悲しいかな2
2章
森の入り口付近に足跡は見つからない。この辺りの地面は乾ききっている。
「まあいいよ、誰かがここに隠れているのは確実だし」
たかが、こんな森の詮索なんて…。
果たして、十五分後。見つけたのは0人。朝夏は全身汗まみれ。
「もうちょっと、背が高かったらなー」
朝夏の身長は百五十センチあるかないかというところ。小さいものでも百五十五センチある他の五人に比べれば、だいぶ低めである。つまり、高いところを探すのには向いていないのだ。
こんなにたくさん木があるのだから、皆はきっと木の上にいると朝夏はふんでいた。念のために地面の草むらをしらみつぶしに探してみたが、誰もいなかった。そこで、いよいよ木の上を、ということになったのだがいざ木を見上げてみて朝夏はぎょっとした。高い、それに葉が黒々と茂っていて日が一切差し込んでこないので、何も見えない。
「…」
登ってみようかとも思った。

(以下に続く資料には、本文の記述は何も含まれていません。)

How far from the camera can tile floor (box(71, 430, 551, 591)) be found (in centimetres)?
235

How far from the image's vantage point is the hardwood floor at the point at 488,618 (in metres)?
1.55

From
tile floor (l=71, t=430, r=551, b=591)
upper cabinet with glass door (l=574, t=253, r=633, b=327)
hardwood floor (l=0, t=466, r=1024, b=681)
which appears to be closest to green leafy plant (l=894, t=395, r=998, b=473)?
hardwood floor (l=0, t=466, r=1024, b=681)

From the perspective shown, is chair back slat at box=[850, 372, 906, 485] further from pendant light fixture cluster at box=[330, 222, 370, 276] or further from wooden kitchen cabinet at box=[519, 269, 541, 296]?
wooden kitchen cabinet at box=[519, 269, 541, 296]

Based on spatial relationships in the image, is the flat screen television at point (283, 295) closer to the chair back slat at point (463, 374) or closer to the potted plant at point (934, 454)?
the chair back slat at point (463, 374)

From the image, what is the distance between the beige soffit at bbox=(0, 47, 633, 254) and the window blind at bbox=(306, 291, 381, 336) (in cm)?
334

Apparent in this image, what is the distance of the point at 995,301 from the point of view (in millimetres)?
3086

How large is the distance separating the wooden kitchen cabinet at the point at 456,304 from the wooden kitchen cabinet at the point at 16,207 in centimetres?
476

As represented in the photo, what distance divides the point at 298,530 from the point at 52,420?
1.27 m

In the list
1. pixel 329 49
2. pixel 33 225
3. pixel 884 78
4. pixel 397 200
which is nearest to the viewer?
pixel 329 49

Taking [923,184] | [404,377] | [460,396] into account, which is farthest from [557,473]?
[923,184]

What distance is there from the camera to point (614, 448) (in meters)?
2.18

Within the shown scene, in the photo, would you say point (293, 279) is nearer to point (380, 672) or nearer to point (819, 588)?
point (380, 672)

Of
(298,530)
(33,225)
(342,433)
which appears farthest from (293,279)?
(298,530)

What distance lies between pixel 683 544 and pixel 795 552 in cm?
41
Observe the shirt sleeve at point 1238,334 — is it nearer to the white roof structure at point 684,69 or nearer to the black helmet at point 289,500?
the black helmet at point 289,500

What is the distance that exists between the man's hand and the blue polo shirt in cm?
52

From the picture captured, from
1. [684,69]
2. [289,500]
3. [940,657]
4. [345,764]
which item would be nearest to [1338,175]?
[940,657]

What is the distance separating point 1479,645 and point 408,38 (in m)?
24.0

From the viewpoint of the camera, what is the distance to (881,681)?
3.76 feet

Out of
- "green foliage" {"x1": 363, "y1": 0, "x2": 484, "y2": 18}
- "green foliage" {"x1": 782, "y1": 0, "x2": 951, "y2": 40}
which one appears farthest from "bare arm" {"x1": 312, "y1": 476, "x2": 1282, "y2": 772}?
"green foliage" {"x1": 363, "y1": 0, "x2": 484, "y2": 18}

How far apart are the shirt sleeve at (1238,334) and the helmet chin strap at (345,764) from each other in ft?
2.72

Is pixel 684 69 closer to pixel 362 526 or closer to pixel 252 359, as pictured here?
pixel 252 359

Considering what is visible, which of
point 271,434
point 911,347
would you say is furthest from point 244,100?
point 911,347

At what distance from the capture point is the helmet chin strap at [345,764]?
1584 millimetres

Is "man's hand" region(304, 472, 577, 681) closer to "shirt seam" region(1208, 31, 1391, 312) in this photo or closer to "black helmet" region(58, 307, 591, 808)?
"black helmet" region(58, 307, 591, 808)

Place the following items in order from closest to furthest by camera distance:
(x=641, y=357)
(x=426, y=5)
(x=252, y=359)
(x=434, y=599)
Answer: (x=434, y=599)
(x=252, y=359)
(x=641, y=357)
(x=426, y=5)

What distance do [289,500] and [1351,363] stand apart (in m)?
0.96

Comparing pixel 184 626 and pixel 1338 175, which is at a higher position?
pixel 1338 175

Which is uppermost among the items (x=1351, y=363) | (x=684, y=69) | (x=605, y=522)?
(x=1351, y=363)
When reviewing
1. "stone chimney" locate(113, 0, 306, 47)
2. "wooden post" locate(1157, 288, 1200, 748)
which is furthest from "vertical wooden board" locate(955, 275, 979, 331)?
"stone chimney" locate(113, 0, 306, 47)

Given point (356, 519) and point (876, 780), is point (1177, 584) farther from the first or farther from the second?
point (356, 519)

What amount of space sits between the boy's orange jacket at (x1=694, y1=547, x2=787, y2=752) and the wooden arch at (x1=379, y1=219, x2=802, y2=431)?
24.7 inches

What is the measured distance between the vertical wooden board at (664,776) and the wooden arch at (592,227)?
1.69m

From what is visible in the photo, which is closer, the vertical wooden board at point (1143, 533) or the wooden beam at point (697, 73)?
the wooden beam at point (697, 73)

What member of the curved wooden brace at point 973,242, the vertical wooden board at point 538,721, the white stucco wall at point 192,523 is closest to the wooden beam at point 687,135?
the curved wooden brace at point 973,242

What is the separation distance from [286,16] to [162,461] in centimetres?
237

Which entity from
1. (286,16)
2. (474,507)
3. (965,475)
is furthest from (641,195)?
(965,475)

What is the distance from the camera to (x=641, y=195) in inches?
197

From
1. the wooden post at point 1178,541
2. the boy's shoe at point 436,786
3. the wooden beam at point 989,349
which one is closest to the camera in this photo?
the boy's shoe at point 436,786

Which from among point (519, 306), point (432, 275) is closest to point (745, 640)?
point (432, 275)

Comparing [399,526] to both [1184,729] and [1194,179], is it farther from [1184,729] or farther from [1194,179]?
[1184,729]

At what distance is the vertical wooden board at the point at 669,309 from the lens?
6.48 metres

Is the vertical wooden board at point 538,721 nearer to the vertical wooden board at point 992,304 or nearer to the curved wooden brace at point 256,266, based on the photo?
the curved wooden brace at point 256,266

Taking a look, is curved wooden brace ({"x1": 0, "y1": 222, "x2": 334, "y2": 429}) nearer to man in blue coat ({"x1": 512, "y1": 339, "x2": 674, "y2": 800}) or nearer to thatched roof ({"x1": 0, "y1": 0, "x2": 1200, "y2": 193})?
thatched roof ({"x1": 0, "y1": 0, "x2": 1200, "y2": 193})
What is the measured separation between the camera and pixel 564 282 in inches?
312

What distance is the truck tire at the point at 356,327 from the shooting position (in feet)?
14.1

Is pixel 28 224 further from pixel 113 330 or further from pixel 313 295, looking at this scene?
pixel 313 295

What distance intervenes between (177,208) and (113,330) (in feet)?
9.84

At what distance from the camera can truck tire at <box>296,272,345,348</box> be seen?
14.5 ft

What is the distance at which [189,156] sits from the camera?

だが、木の幹はごつごつしていて足の掛場はあるものの、スカートで登るのにはだいぶきつそうだった。しかも、木の本数を考えれば非常に面倒なやり方だ。
「…」
だが、ここで何もしないわけにはいかない。とりあえず朝夏は、目の前の木に飛びつくというこころみを幾度となく繰り返した。だが木には登れず、蚊にまとわりつかれ、木のとげやこびりついている土に服を酷い目にあわされただけだった。それで、木登りはあきらめた。
以上が十五分間の経緯である。今もまだなお、蚊は朝夏の近くを飛び回っている。おまけに、例によって蝉の鳴き声がやかましい。さらに蒸し暑い。
(なんて、不愉快な場所なんだろ)
こんなところに隠れるには相当の覚悟が必要だ。あるいは準備か…。
(準備!)
朝夏は二十分前の記憶を急いで巻き返した。皆が公園に集合したときだ。今日の各自の服装は、高茶がTシャツに半ズボン、夜蓮はワンピース、輝月がTシャツにキュロット、羽吹がTシャツにスカート、そして木鈴がTシャツに長ズボンだった。
(ここに隠れる可能性があるのは、木鈴くらいかな)
木鈴は身長が百六十センチ以上ある。要は体が目立つのだ。この森は彼女にとって一番の隠れ蓑となる。しかも彼女は木登りが得意なのだ。
(木鈴はまめだから、虫除けスプレーをちゃんとかけてくるだろうし)
色々と思い出すにつれ、朝夏の確信は深まっていく。だが、実際に見つけられないのでは意味がない。
(ここは後だな)
朝夏はあっさりあきらめ、森を出て行くことにした。